## Text section:

I have two problems, I´m a little complicated with the problem , I know that it´s easy but I need just a little help. Are two problems

i) Suppose that the identity map $ i:X \to X $ is homotopic to a constant path, and the space Y is path connected, then the set of homotopy classes of maps of X into Y has a single element.

ii) Let $ p:E \to B $ be a open covering , B connected. Show that if for some $ b_0 $ we have $ \left| {p^{ - 1} \left( b_0 \right)} \right| = k\,\,\, $ then for every b we have $ \left| {p^{ - 1} \left( b \right)} \right| = k $

My try:

i) Im not sure if this is ok, but i "proved" that any path $ f:X \to Y $ is homotopic to a constant map, and this implies that Y is simply connected. But i did not used the fact that Y is path connected, I think that something that I did, is wrong. Let f be a path from X to Y. Since the identity in X is nulhomotopic, then there exist a homotopy $ F:I\times X \to X $ such that: $ \eqalign{ & F\left( {0,x} \right) = i\left( x \right) = x \cr & F\left( {1,x} \right) = k_0 \in X \cr} $

Then the homotopy $ H = f \circ F:I\times X \to \,Y $ "deforms f to a point " since $ \eqalign{ & H\left( {0,x} \right) = f\left( x \right) \cr & H\left( {1,x} \right) = f\left( {k_0 } \right) \in Y \cr} $

For ii) I suppose that the set of elements such that its preimage is "k" (for every k ) elements must be open, but I´m not sure if this is true, if this is not true, I have no idea , How to do the problem.

## Data records:
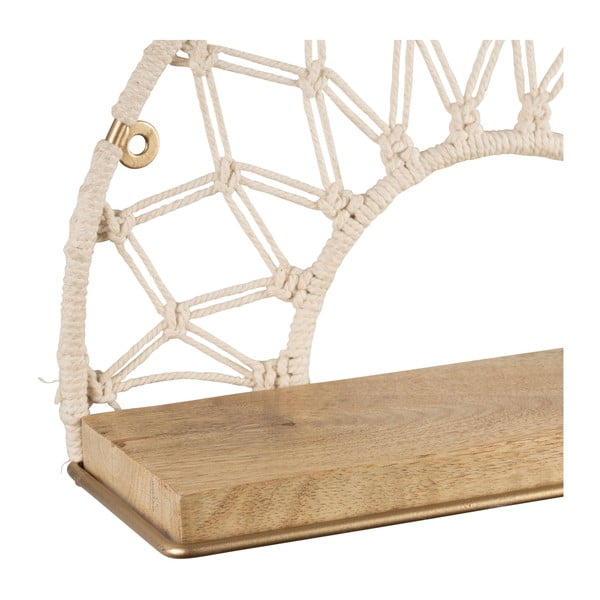Police z masívneho dreva Macrame - Sema-image-2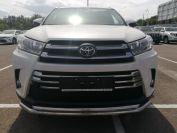 Защита переднего бампера двойная для автомобиля TOYOTA Highlander  2017. THL.17.03, Россия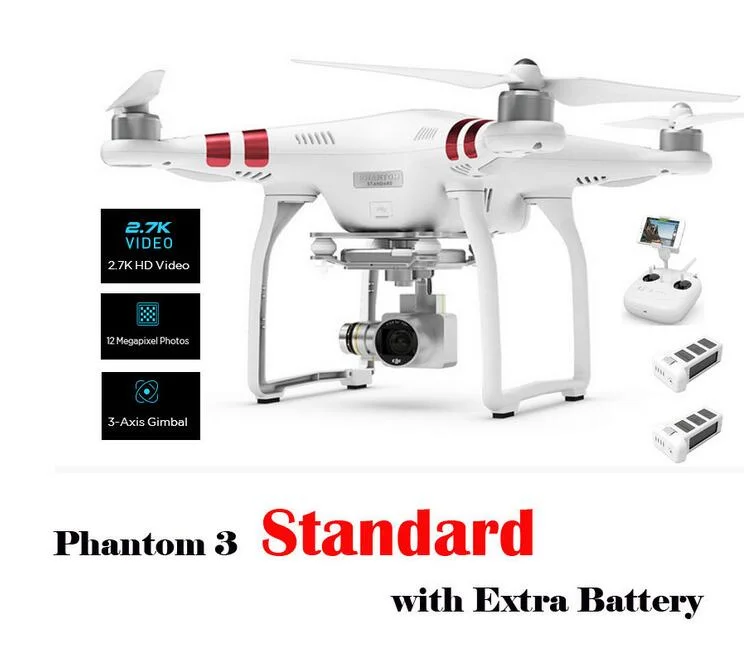 

Phantom 3 Standard vision Included 2.7K 12 Megapixel Photo HD Camera IN STOCK NOW!!! - READY TO SHIP TODAY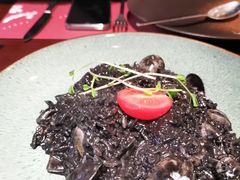 墨鱼汁蛤蜊烩饭-IL Forno 意坊·意大利餐厅(温州万象城店)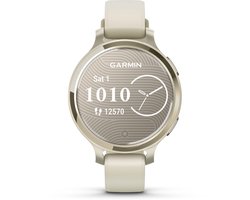 Garmin Lily 2 Active - Smartwatch - 33 sport-apps - Lunar Gold met Bone Siliconen Bandje Garmin Lily 2 Active - Smartwatch - 33 sport-apps - Lunar Gold met Bone Siliconen Bandje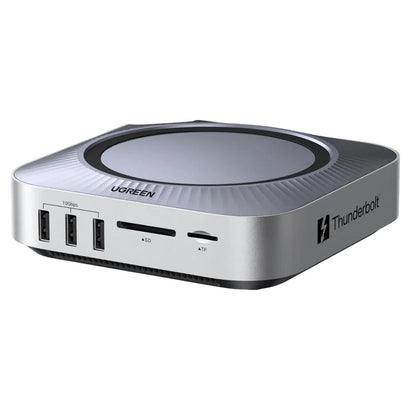 Multifunkčný hub UGREEN Revodok Maxidok (85883EU) pre Apple Mac Mini M4 / Mini M4 Pro, 10 v 1, strieborný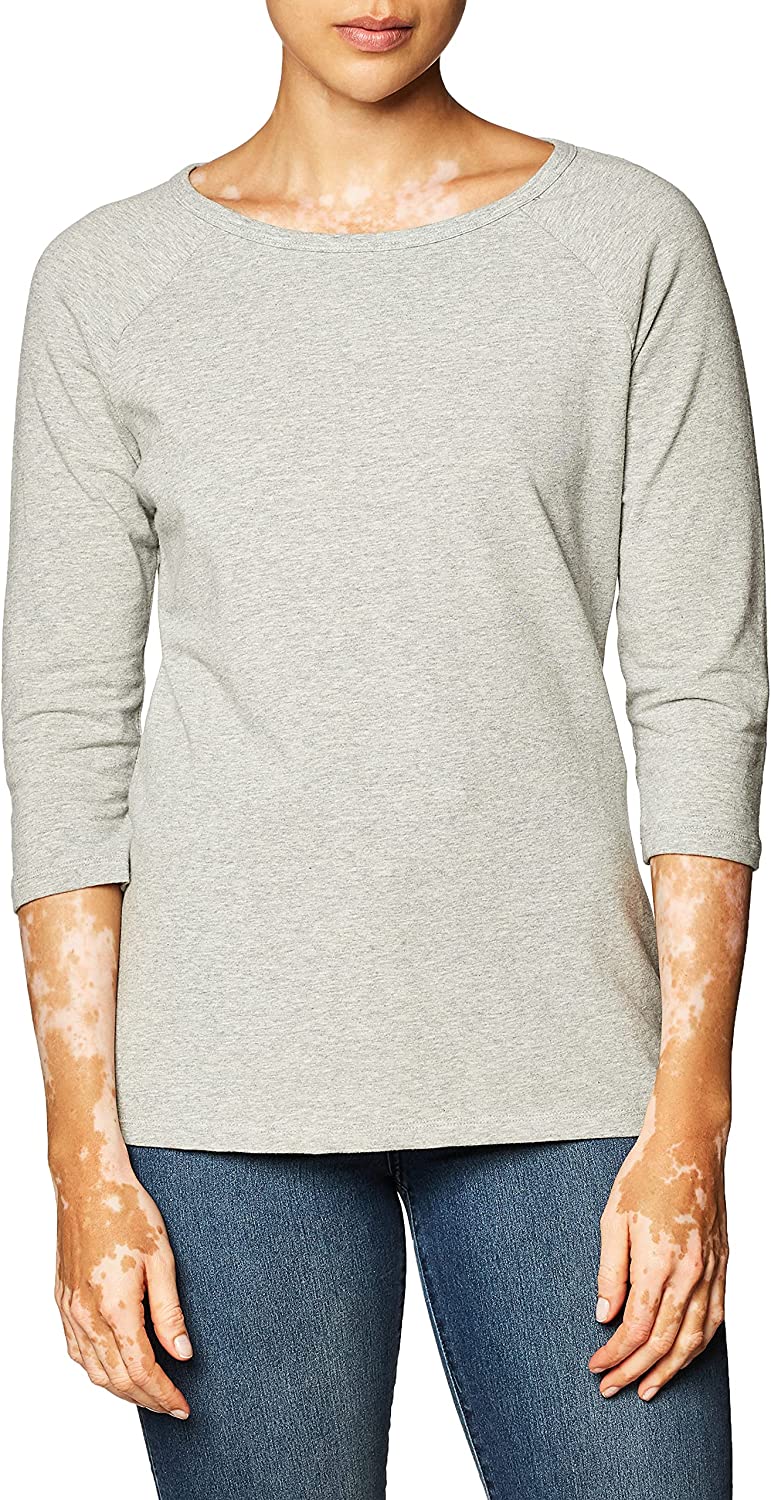 Women's Stretch Cotton Raglan Sleeve Tee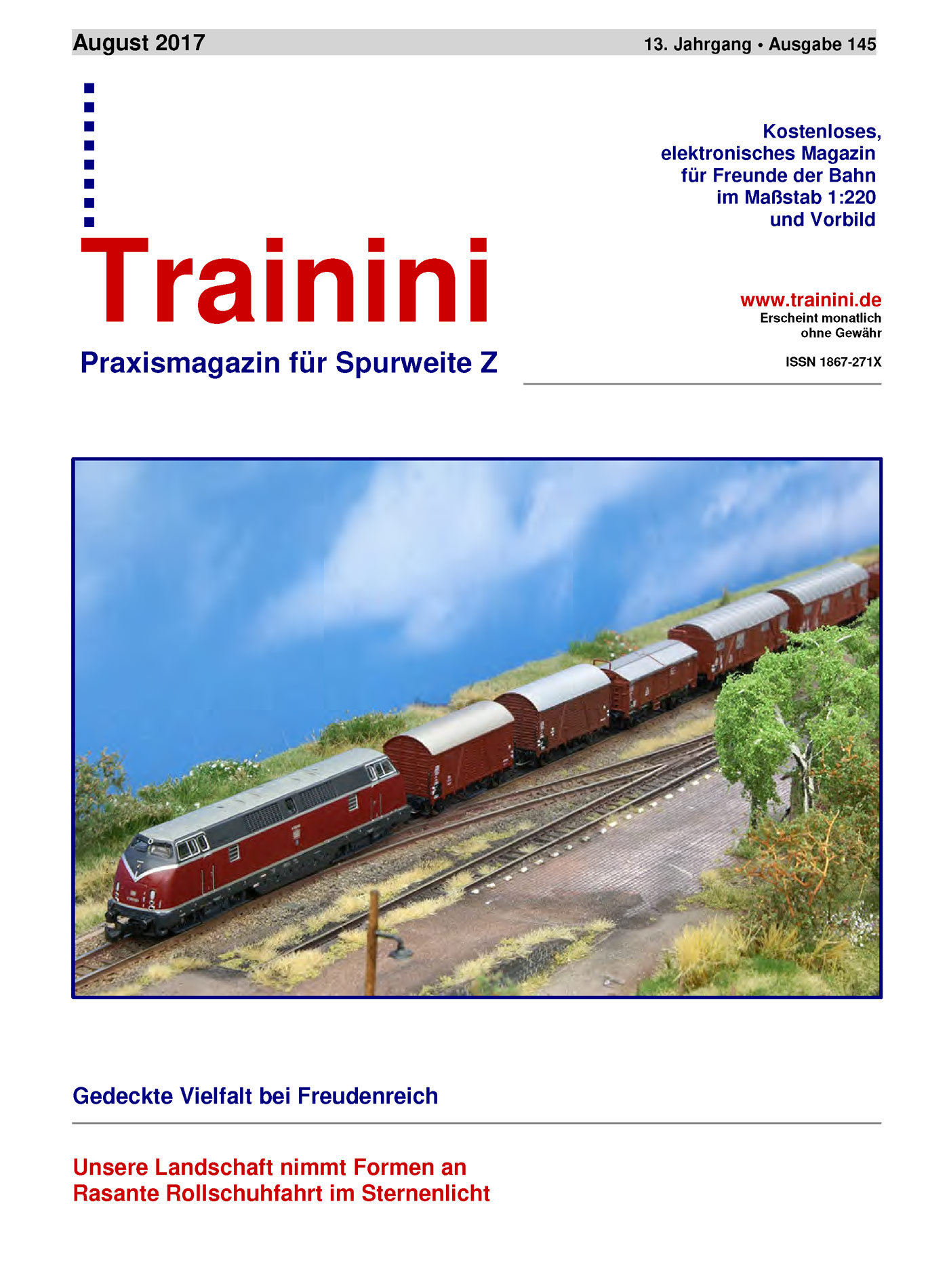Trainini Ausgabe August 2017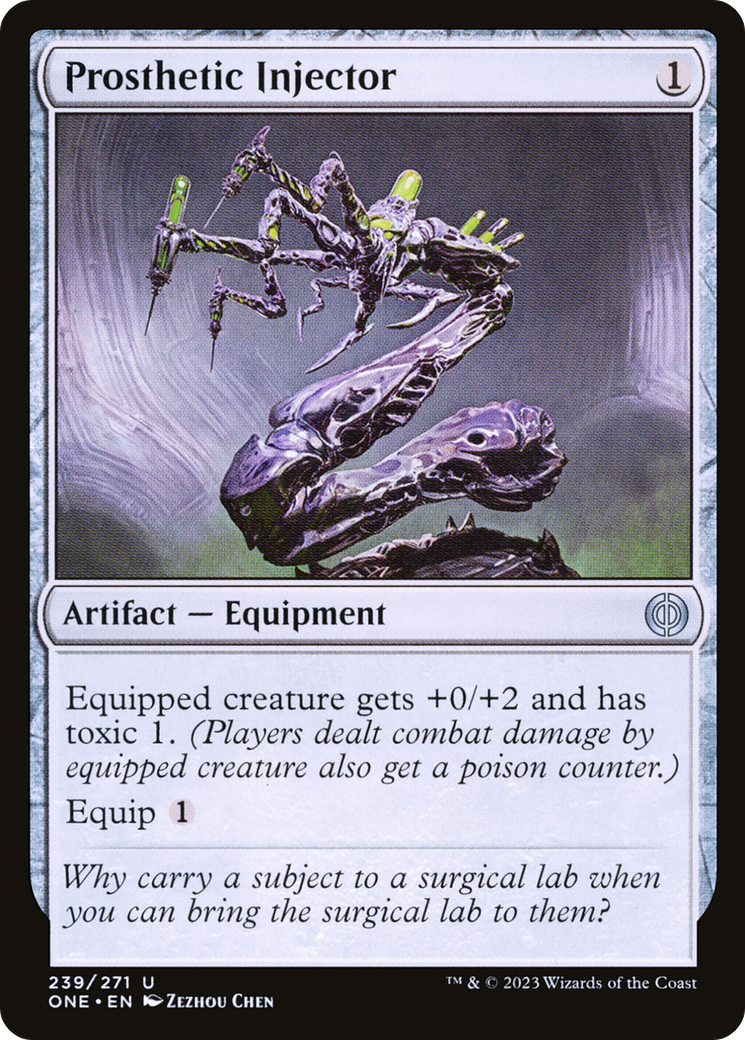 Prosthetic Injector [Phyrexia: All Will Be One] | Jack's On Queen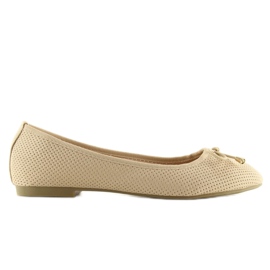 Klassiske beige ballerinaer LK20P Beige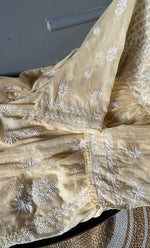 Load image into Gallery viewer, Sehmat Women&#39;s Lakhnavi Handcrafted Kota Cotton  Semi -Stitched Angrakha And Dupatta Set- HONC0301718

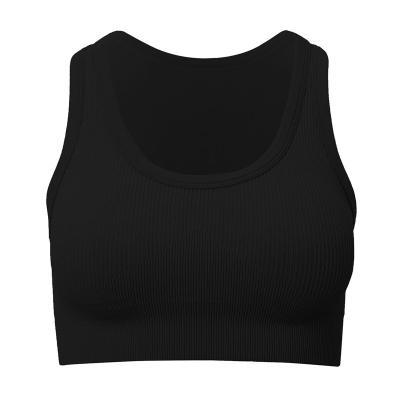 China Breathable New Product Custom Bra Gather Beauty Breathable Tight Back Stretch Yoga Sports Top Vest for sale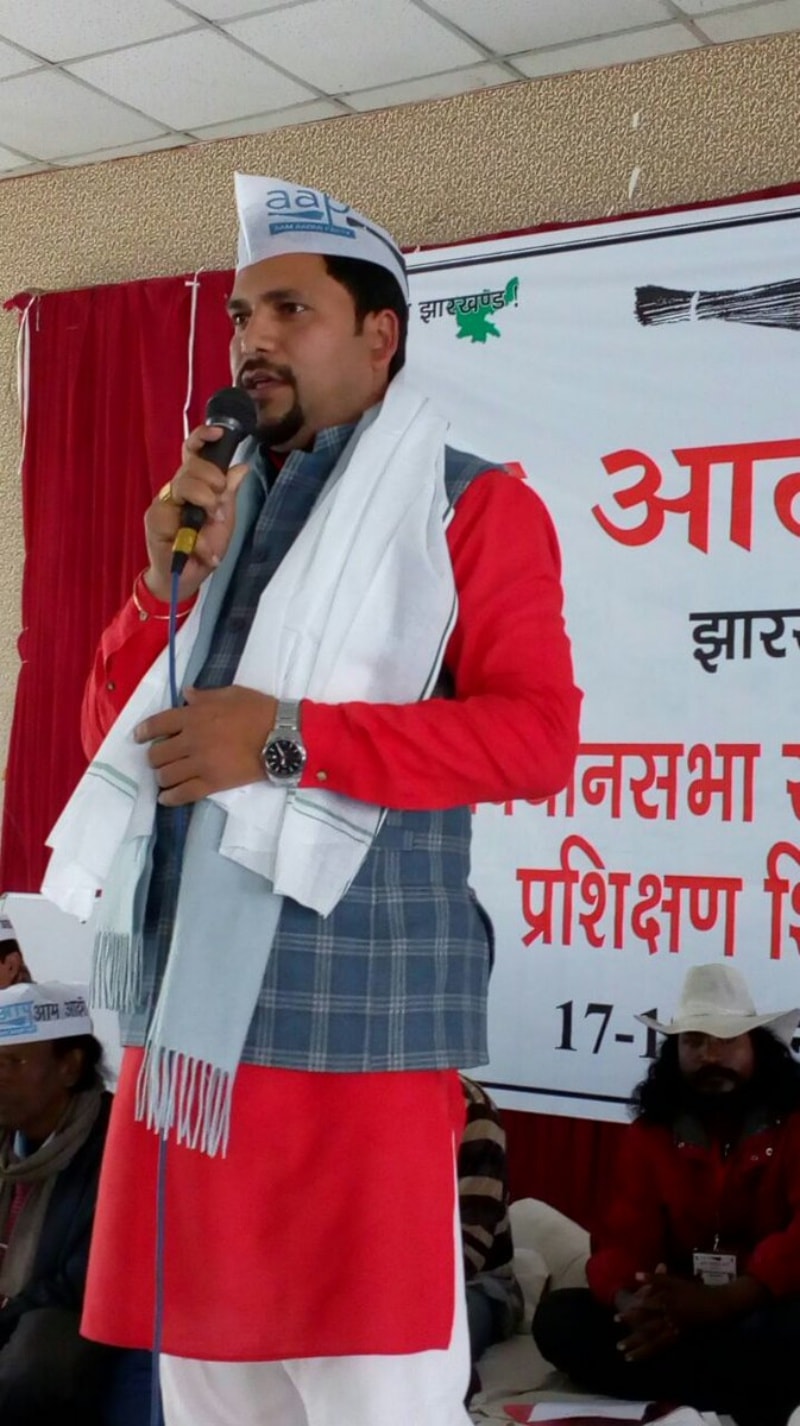 3. AAP MLA disqualification: Sanjeev Jha is from Burari constituency . (Twitter/Sanjeev Jha)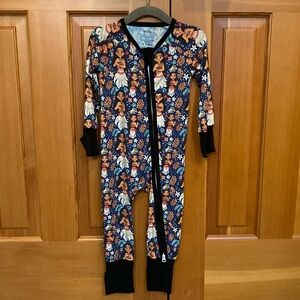 NWOT Disney Moana Bamboo Sleeper/Daywear 18-24 months fold-over feet/hands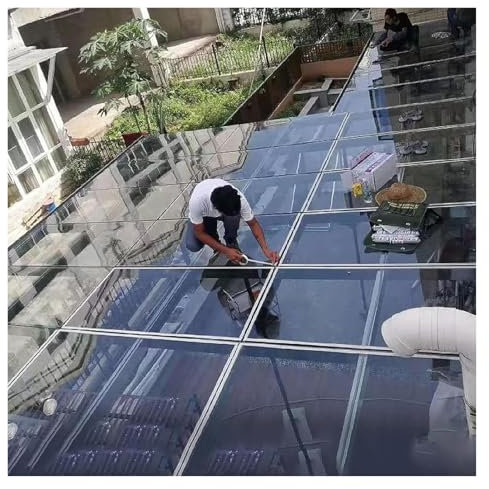 1 mm Polycarbonat-Gewächshäuser-Verkleidung, Kunststoffplatte, wasserdichte Überdachung für Carports und Vordächer, anpassbare Größe (1 x 3 m/3,3 x 9,8 Fuß)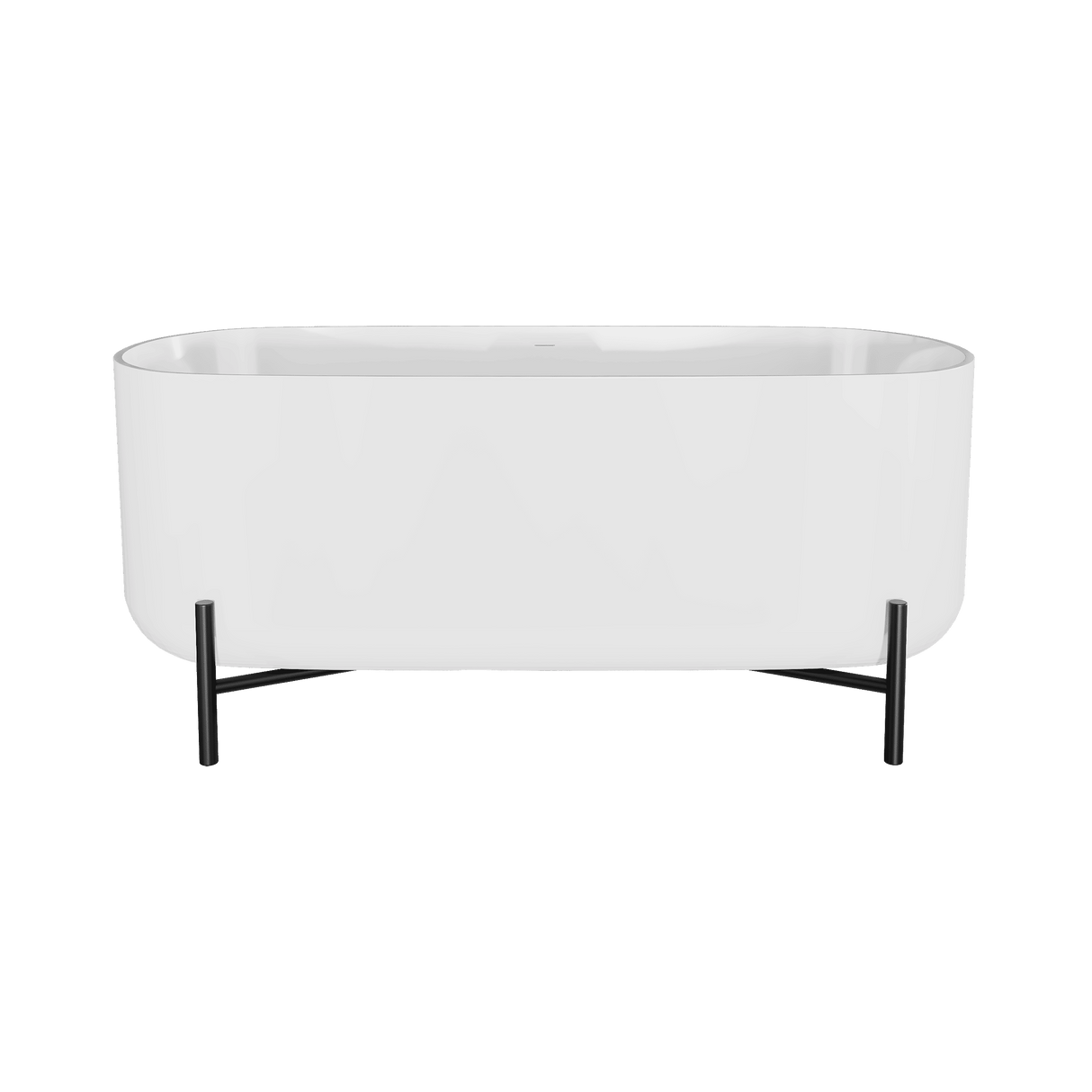 Modern Splash  Elevated 1600mm Freestanding Bath With Legs And Waste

## Exercise requirements:
[A] List every letter that the homotopy post uses as the name of a map.
[B] Write a continuation of the homotopy post, starting after its last sentence.
The rows were collected from a different source than the post.

## Response list:
[A] i, p, f, F, H

[B]
Help please Dx


For (i) you've done a lot of the work, but some care is needed. You have indeed shown that any $f\colon X \to Y$ is homotopic to a constant map, but if $Y$ is not path connected then there may be different constant maps from $X$ to $Y$ that are not homotopic. As a silly example, consider the space of maps $\{x\} \to \{y_1, y_2\}$, where these finite sets have the discrete topology.

So, picking up from where you leave off and using that homotopy is an equivalence relation, suppose we have constant maps $f, g\colon X \to Y$. As $Y$ is path connected, there is a path $\gamma$ from $g(k_0)$ to $h(k_0)$. Use this to construct a homotopy between $f$ and $g$ (At this stage, $X$ does not play a significant role).

I would also avoid thinking of these maps $X \to Y$ as paths. A path in $Y$ is a map $S^1 \to Y$, and $S^1$ is not nullhomotopic. So you certainly can't conclude that $Y$ is simply connected, and indeed that need not be the case.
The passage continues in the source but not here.